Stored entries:
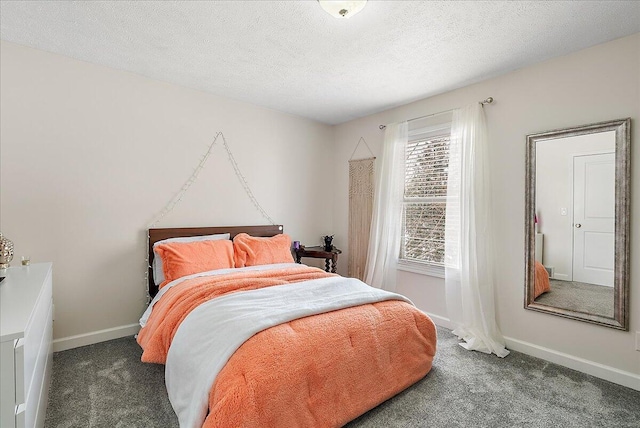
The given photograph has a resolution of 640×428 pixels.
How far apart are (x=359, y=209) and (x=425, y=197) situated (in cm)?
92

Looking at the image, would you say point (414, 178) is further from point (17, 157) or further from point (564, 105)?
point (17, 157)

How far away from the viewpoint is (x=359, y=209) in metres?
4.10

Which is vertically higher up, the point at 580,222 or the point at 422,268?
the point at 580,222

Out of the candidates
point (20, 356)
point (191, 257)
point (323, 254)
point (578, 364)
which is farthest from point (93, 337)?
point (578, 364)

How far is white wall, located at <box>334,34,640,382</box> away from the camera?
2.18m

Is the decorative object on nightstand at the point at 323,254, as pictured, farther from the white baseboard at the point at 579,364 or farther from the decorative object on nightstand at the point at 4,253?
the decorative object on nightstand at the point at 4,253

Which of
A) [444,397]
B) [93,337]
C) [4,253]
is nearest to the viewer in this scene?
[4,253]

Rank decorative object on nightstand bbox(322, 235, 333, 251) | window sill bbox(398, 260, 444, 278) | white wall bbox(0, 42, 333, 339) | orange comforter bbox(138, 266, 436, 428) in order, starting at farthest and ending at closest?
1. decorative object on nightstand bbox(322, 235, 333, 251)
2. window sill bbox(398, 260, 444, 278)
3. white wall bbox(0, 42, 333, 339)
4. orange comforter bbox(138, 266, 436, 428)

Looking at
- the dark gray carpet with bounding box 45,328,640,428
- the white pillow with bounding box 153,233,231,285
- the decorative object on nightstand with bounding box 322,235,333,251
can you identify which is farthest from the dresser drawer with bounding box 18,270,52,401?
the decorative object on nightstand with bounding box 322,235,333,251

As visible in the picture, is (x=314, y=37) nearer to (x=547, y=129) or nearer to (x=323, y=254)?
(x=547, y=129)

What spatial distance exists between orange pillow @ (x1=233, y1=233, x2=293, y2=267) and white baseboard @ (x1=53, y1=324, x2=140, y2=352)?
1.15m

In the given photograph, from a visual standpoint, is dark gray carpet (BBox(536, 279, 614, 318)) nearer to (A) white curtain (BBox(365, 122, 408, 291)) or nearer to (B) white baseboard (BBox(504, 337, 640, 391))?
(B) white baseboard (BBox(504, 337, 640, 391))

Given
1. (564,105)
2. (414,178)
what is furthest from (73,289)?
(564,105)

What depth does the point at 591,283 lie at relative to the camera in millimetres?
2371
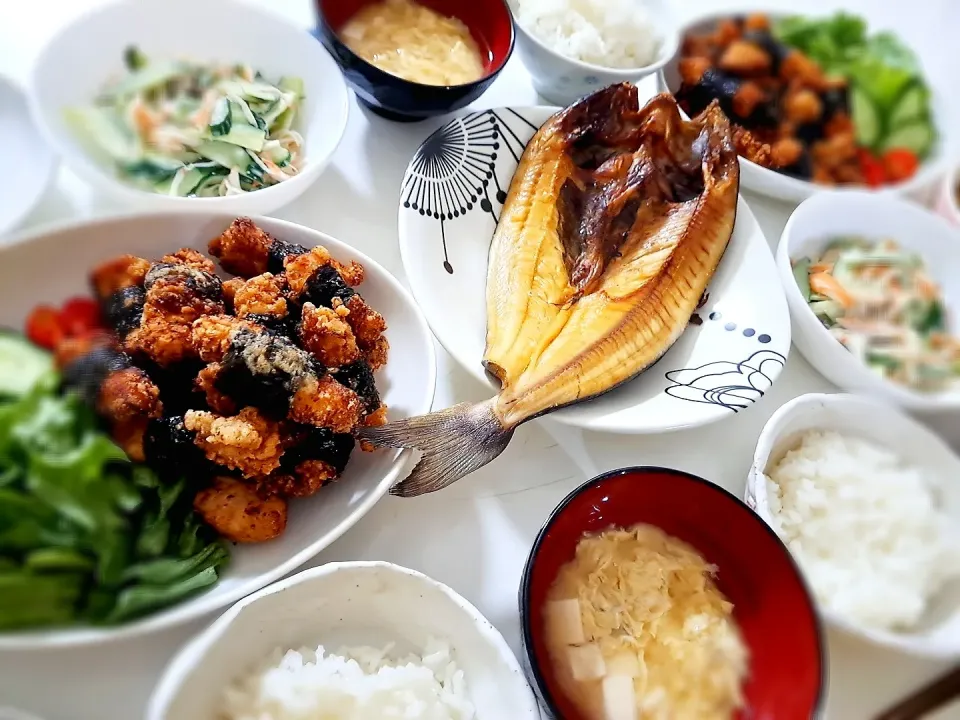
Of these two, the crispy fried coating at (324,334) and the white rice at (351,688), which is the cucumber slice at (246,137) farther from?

* * *

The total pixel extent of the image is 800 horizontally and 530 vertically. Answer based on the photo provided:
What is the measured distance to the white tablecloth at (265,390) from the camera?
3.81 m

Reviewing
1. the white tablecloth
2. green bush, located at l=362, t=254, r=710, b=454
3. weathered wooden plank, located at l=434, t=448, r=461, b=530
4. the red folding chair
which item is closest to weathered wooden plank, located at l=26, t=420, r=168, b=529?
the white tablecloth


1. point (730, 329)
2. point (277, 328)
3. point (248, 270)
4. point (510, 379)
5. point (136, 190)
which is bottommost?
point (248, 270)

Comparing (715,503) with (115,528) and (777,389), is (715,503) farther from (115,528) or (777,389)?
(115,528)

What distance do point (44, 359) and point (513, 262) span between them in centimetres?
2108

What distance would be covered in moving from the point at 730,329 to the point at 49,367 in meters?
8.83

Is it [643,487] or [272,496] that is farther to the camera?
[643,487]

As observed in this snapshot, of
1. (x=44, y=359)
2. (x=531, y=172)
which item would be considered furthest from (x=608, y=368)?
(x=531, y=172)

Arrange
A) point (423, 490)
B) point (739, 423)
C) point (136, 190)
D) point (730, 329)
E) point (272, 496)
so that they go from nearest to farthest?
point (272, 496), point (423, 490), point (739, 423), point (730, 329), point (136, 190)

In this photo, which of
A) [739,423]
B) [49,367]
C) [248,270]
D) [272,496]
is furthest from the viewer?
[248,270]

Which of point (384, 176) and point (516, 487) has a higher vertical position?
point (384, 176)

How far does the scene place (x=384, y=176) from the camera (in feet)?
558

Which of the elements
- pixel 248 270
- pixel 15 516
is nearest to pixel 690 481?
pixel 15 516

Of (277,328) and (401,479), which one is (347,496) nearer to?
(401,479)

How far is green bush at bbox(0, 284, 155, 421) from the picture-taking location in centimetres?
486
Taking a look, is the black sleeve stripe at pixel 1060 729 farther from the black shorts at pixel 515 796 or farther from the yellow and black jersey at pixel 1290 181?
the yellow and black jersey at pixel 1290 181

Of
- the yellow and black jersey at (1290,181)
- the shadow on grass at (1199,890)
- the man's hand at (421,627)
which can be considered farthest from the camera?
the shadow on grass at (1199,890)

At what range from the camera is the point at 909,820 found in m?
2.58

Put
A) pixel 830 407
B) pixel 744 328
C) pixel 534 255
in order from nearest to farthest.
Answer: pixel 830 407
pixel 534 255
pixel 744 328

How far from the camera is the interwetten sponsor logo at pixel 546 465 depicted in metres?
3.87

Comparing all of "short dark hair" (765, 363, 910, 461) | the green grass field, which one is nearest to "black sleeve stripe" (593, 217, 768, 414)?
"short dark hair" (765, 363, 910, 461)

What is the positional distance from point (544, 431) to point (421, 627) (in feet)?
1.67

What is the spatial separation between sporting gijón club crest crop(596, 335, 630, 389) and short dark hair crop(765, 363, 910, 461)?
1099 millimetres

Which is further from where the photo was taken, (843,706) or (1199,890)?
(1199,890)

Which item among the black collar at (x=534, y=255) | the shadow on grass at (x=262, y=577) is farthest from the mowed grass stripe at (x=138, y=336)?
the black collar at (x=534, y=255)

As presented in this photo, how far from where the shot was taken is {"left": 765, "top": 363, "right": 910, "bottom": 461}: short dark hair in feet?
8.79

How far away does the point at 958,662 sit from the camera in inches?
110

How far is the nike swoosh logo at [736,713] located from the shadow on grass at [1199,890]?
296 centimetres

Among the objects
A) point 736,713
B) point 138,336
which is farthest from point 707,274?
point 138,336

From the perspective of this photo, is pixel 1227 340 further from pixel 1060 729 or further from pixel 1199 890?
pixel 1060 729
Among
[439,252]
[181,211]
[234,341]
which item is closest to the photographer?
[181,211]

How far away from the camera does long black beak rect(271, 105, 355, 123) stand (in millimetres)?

...

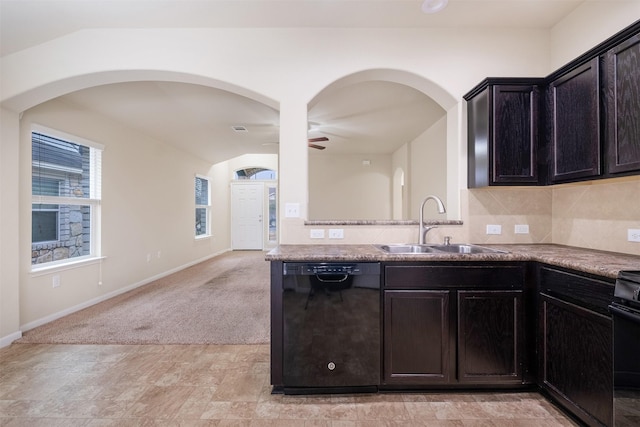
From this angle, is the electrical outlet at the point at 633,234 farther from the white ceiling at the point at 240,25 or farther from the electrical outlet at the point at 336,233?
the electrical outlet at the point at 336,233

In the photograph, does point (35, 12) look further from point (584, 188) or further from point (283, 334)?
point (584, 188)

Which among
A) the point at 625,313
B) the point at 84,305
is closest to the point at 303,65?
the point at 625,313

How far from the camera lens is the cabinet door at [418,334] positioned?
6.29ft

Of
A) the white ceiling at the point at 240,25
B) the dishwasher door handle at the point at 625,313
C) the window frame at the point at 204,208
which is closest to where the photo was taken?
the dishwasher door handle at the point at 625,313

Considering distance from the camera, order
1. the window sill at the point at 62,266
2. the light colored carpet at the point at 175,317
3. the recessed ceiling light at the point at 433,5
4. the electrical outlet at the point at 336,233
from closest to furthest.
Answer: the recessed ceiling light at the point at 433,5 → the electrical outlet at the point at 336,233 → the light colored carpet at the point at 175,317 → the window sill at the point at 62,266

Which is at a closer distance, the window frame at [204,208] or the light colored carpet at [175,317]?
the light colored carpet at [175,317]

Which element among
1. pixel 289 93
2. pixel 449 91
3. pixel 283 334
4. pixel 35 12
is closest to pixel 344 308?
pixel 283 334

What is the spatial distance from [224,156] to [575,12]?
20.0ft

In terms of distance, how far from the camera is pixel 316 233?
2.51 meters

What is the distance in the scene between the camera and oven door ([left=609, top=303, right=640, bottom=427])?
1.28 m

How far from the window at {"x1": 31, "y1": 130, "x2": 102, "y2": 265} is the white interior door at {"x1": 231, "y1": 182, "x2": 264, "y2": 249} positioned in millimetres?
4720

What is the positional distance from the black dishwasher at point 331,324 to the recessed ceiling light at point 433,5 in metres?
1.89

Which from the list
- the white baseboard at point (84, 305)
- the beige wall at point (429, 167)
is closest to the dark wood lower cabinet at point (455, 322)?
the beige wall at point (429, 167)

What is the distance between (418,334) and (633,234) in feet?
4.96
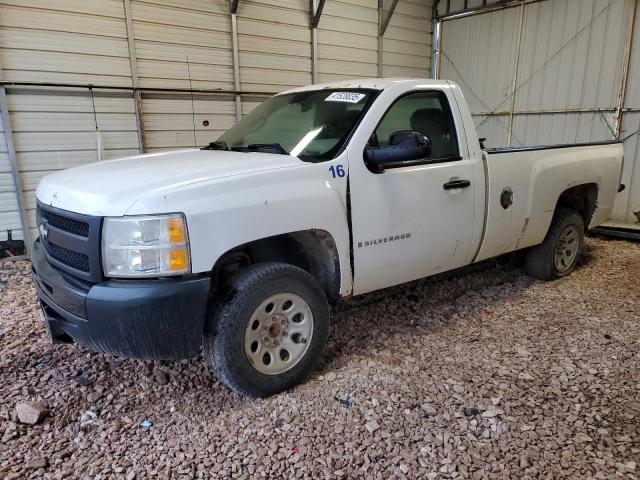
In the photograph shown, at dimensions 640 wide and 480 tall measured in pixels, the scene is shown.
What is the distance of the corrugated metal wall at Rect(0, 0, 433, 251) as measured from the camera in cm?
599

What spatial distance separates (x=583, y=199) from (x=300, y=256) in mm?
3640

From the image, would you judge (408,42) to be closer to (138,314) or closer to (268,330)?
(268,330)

Required work:
Copy verbatim the rows in the first block above, starting at the line that contains "How far away from the viewpoint" and ending at the line that contains "4. orange comforter bbox(138, 266, 436, 428)", including both of those lines.

Answer to the exercise:
How far away from the viewpoint is (x=359, y=209) in metres?
4.10

Which is vertically higher up, the point at 580,222 or the point at 422,268?
the point at 580,222

Out of the candidates
point (20, 356)
point (191, 257)
point (323, 254)
point (578, 364)
which is farthest from point (93, 337)?
point (578, 364)

How far is white wall, located at <box>334,34,640,382</box> away from the camera?
2.18m

Is the decorative object on nightstand at the point at 323,254, as pictured, farther from the white baseboard at the point at 579,364 or farther from the decorative object on nightstand at the point at 4,253?
the decorative object on nightstand at the point at 4,253

Which of
A) [444,397]
B) [93,337]
C) [4,253]
is nearest to the viewer in this scene?
[4,253]

Rank decorative object on nightstand bbox(322, 235, 333, 251) | window sill bbox(398, 260, 444, 278) | white wall bbox(0, 42, 333, 339) | orange comforter bbox(138, 266, 436, 428) in order, starting at farthest and ending at closest?
1. decorative object on nightstand bbox(322, 235, 333, 251)
2. window sill bbox(398, 260, 444, 278)
3. white wall bbox(0, 42, 333, 339)
4. orange comforter bbox(138, 266, 436, 428)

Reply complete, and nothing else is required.